It was at the close of the Peloponnesian War that Darius II., King of Persia, died, leaving two sons, Artaxerxes and Cyrus. These two heirs could not agree which should reign. Artaxerxes claimed the throne because he was the elder, and Cyrus because he was the first son born after their father had become king; for in Persia it was the custom for a ruler to choose as his successor a son born after he had taken possession of the throne.
The quarrel between the two brothers daily became more bitter; and when Artaxerxes made himself king by force, Cyrus swore that he would compel him to give up his place again.
To oust his brother from the throne, Cyrus collected an army in Asia Minor; and, as he could not secure enough Persian soldiers, he hired a body of eleven thousand Greeks, commanded by a Spartan named Clearchus.
This Greek army was only a small part of Cyrus’ force; but he expected great things from it, as the Persians had already found out to their cost that the Greeks were very good fighters.
After a long march, the armies of both brothers met at Cunaxa; and there was a terrible battle, in the midst of which Cyrus was killed. Of course, his death ended the quarrel, and the Persians all surrendered.

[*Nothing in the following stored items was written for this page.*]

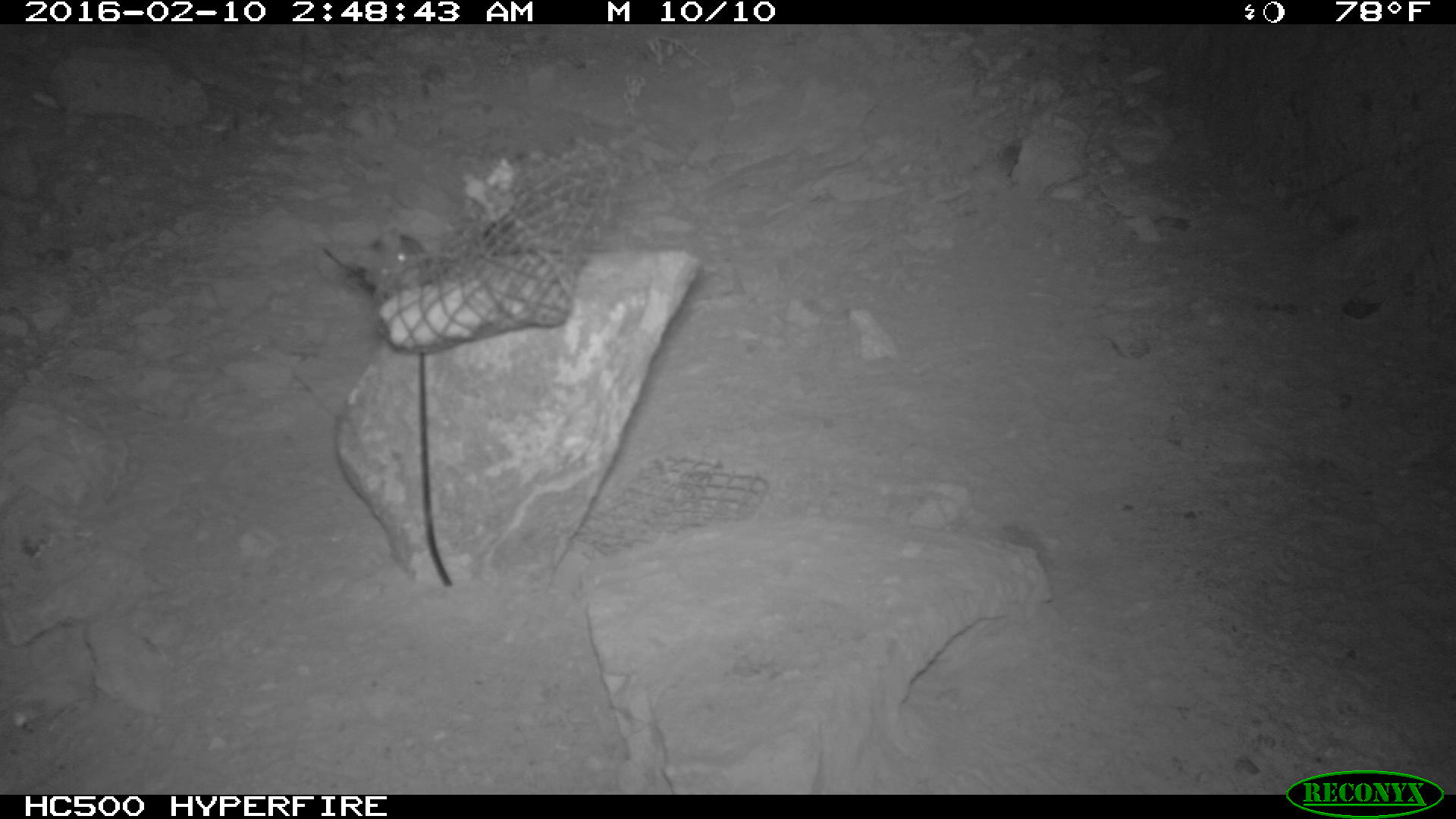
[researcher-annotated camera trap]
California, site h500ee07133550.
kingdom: Animalia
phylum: Chordata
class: Mammalia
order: Rodentia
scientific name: Rodentia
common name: rodent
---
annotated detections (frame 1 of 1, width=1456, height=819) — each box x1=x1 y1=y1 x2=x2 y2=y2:
rodent: x1=318 y1=220 x2=438 y2=303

But the Greeks continued fighting bravely, until Artaxerxes sent them word that his brother was dead, and that he would have them guided safely back to their own country if they would lay down their arms.
The Greeks, believing him, immediately stopped fighting; and their officers accepted an invitation to enter the Persian camp, and be present at the council of all the generals.
Their trust was sadly misplaced, however; for no sooner had the Greek officers entered the tent than they were surrounded and slain. The Persian king then sent a message to the Greek troops, saying that their leaders were all dead, and summoning them to give up their arms and to swear to obey him in all things.